Il ban  dei giorni scorsi a CasaPound e Forza Nuova dai Facebook e Instagram ha sicuramente spaccato l’opinione pubblica. C’era chi esultava per una “cacciata dei facisti” chi invece si preoccupava  per lo strapotere di Facebook e Twitter.

Avevano ragione i secondi.

Un tempo si sarebbe detto “Se Atene piange Sparta non Ride”

Nella notte, Twitter ha sospeso una serie di account di importanti media cubani – tra cui quello del quotidiano Granma – e giornalisti, nonché account istituzionali come quello del Partito Comunista di Cuba, quello del Ministero della Comunicazione, quello del vicepresidente del sindacato dei giornalisti di Cuba e quello del direttore della comunicazione del Ministero degli Esteri.
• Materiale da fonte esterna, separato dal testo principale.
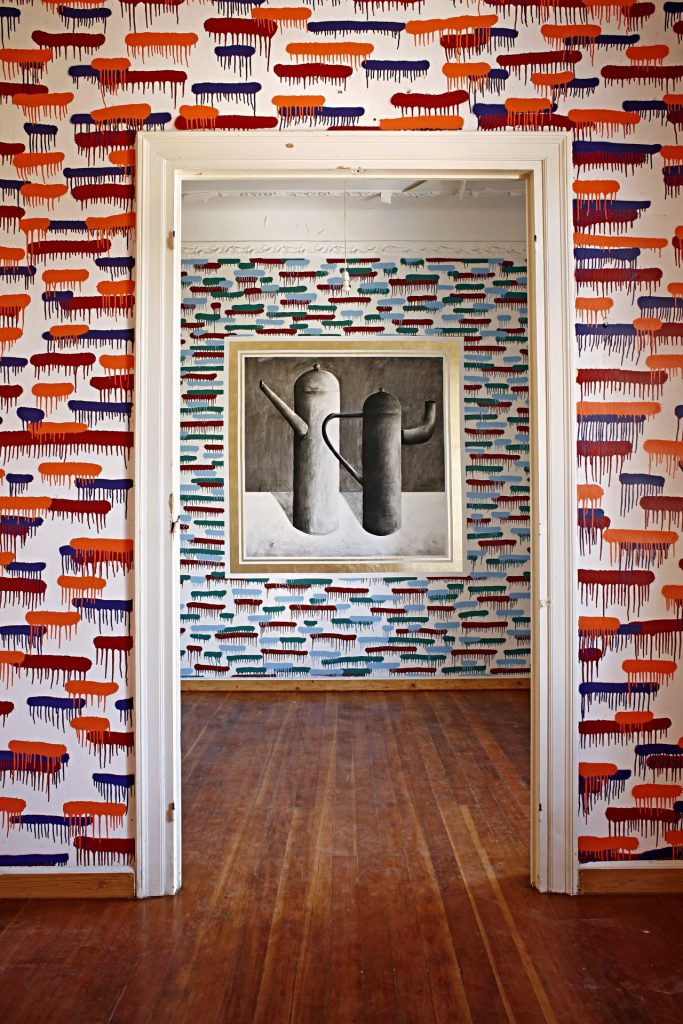 <i>still lifes, gold and peeling paint</i>, 2011
</br>
installation view, remap, athens>
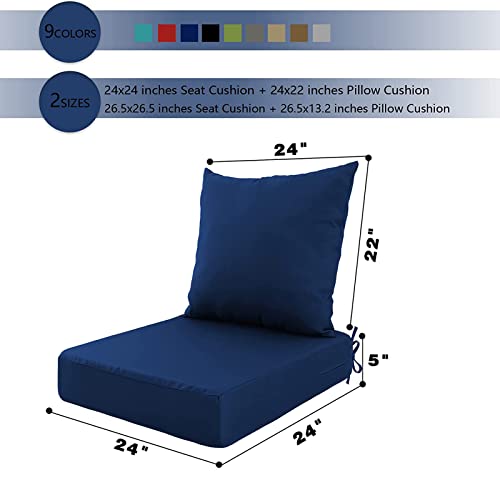 Idee-Home Deep Seat Patio Cushions, 24X24 Outdoor Cushions, Replacement Cushions Back Cushion, Outdoor Hampton Bay Patio Cushions For Backyard Couch Sofa, 2Pcs Set, Seat: 24 X 24 Back: 24 X 22 #TOP4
Stando a un comunicato stampa del sindacato cubano dei giornalisti (UPEC), pubblicato da Cuba Debate – sito di informazione che, tra l’altro, è stato tra quelli colpiti dai ban – il blocco è arrivato in concomitanza con un’apparizione televisiva del presidente cubano Miguel Diaz-Canel e di una serie di alti funzionari del governo, nella quale sono stati annuciati provvedimenti economici per affrontare l’aggravarsi dell’embargo americano a Cuba.

“Appena cominciata la diretta del programma Mesa Redonda, che è cominciata alle 18.30 ora locale ed era attesa da milioni di cubani, decine di giornalisti hanno denunciato su Facebook, WhatsApp e altri social network di essersi visti sospendere i propri account Twitter,” si legge nel comunicato. “Sembrerebbe un’operazione organizzata, con segnalazioni di violazioni dei termini del servizio della piattaforma. Sorprende l’intento politico, la selezione degli account colpiti e il tempismo: proprio mentre parlava Diaz-Canel.”
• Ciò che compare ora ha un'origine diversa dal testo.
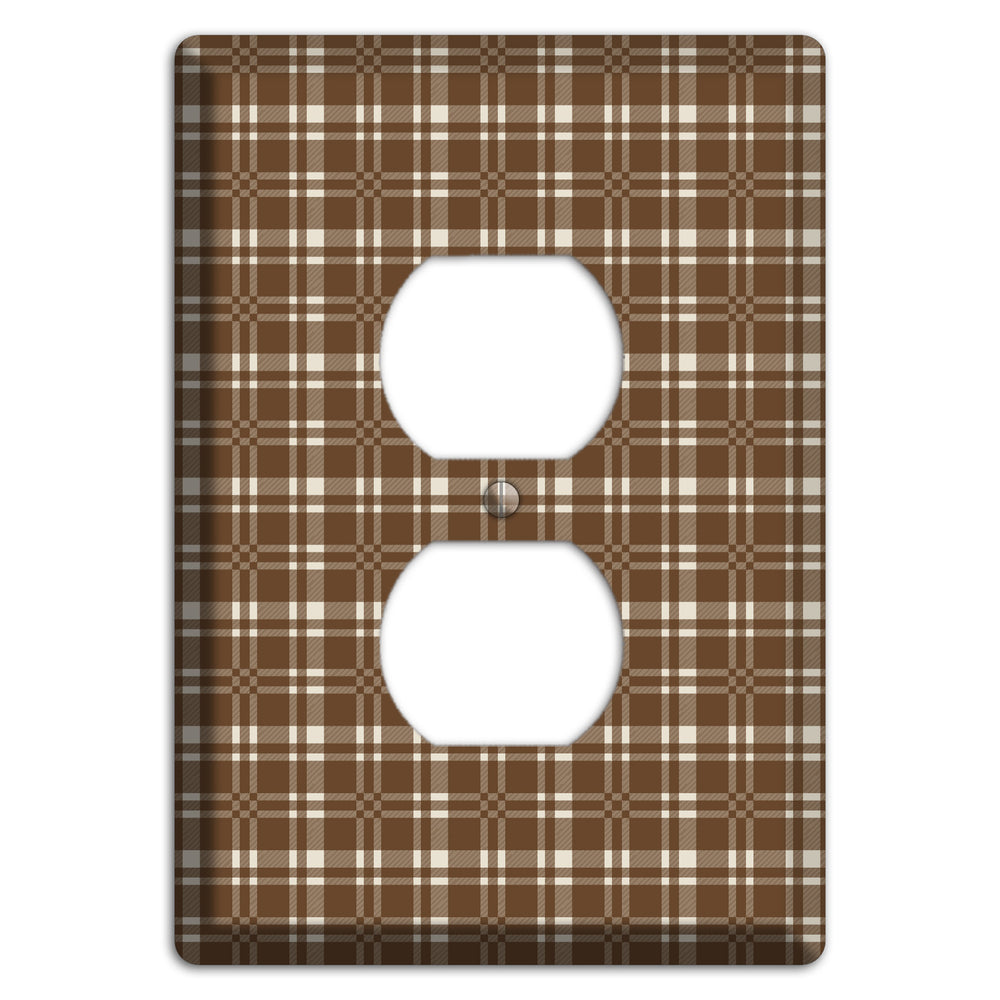 Medium Brown Plaid Duplex Outlet Wallplate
Nel comunicato si menziona anche il fatto che lo scorso giugno la Cuba Internet Task Force del Dipartimento di Stato americano ha pubblicato una serie di consigli per l’uso di internet come mezzo di sovversione e dissidenza a Cuba.


Secondo la giornalista di TeleSur Camila Sanchez, da allora Cuba sarebbe stata colpita da un numero crescente di cyberattacchi.
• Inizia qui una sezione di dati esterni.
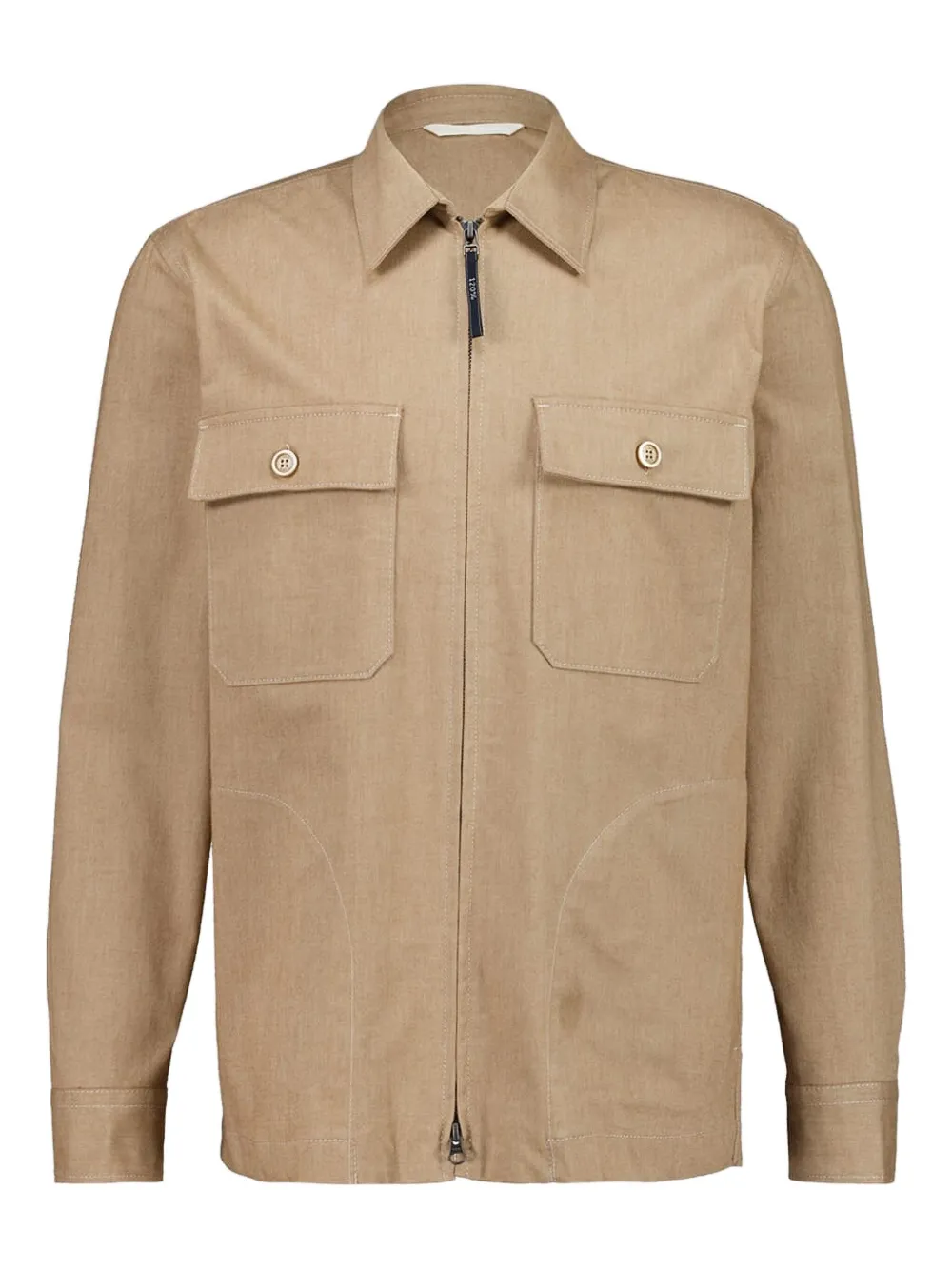 120% Lino zip-up cotton overshirt | Neutrals | Image 1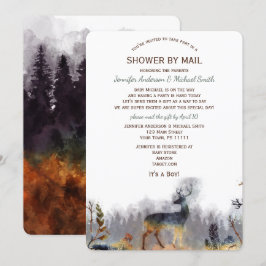 Visa efter Mail WatercolorForest Woodland Hjort Ba Inbjudningar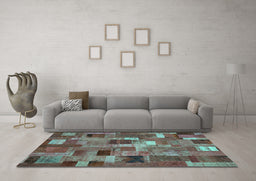 Machine Washable Patchwork Turquoise Transitional Area Rugs in a Living Room,, wshcon445turq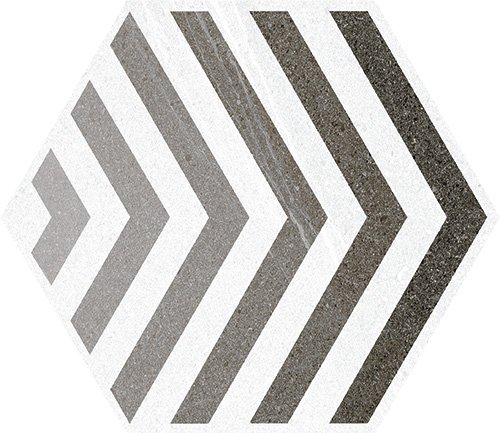 Декоративные элементы Vives Seine Hexagono Lacroix Gris, цвет чёрно-белый, поверхность матовая, шестиугольник, 230x266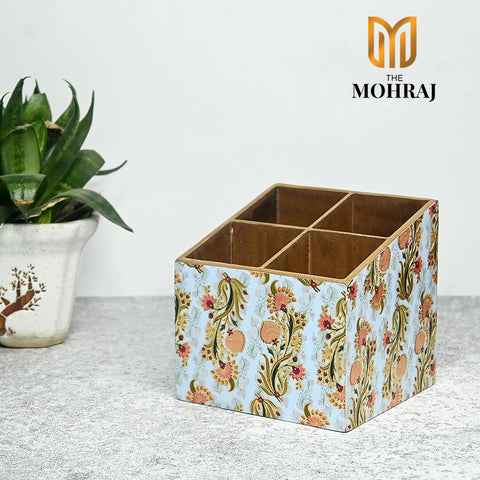 The Mohraj Floral Multicolor Cutlery Holder (4 Divisions) Wemy Store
Twitter e Facebook sono Piattaforme Politiche e non Neutrali: 

Twitter e Facebook non sono piattaforme neutrali: sono società private, e come tali sono prone alle pressioni dei governi dei paesi in cui operano. Ne è un esempio il doppio standard di comportamento utilizzato da Twitter nei confronti degli account che sostengono la resistenza curda in Turchia e Siria del Nord, spesso oggetto di ban su pressioni turche, e l’inazione nei confronti dei bot filo-turchi che si contrappongono ai primi. Inoltre, in quanto società private statunitensi, Twitter e Facebook non sono immuni dalle pressioni e dagli orientamenti ideologici dell’amministrazione statunitense, come dimostra il caso cubano.

Insomma, se è vero che un mondo in cui i gli estremisti non hanno diritto di parola è certamente un posto più politicamente corretto, è vero anche che lasciare che a togliergliela sia qualche azienda privata con i suoi Termini del Servizio è quantomeno problematico.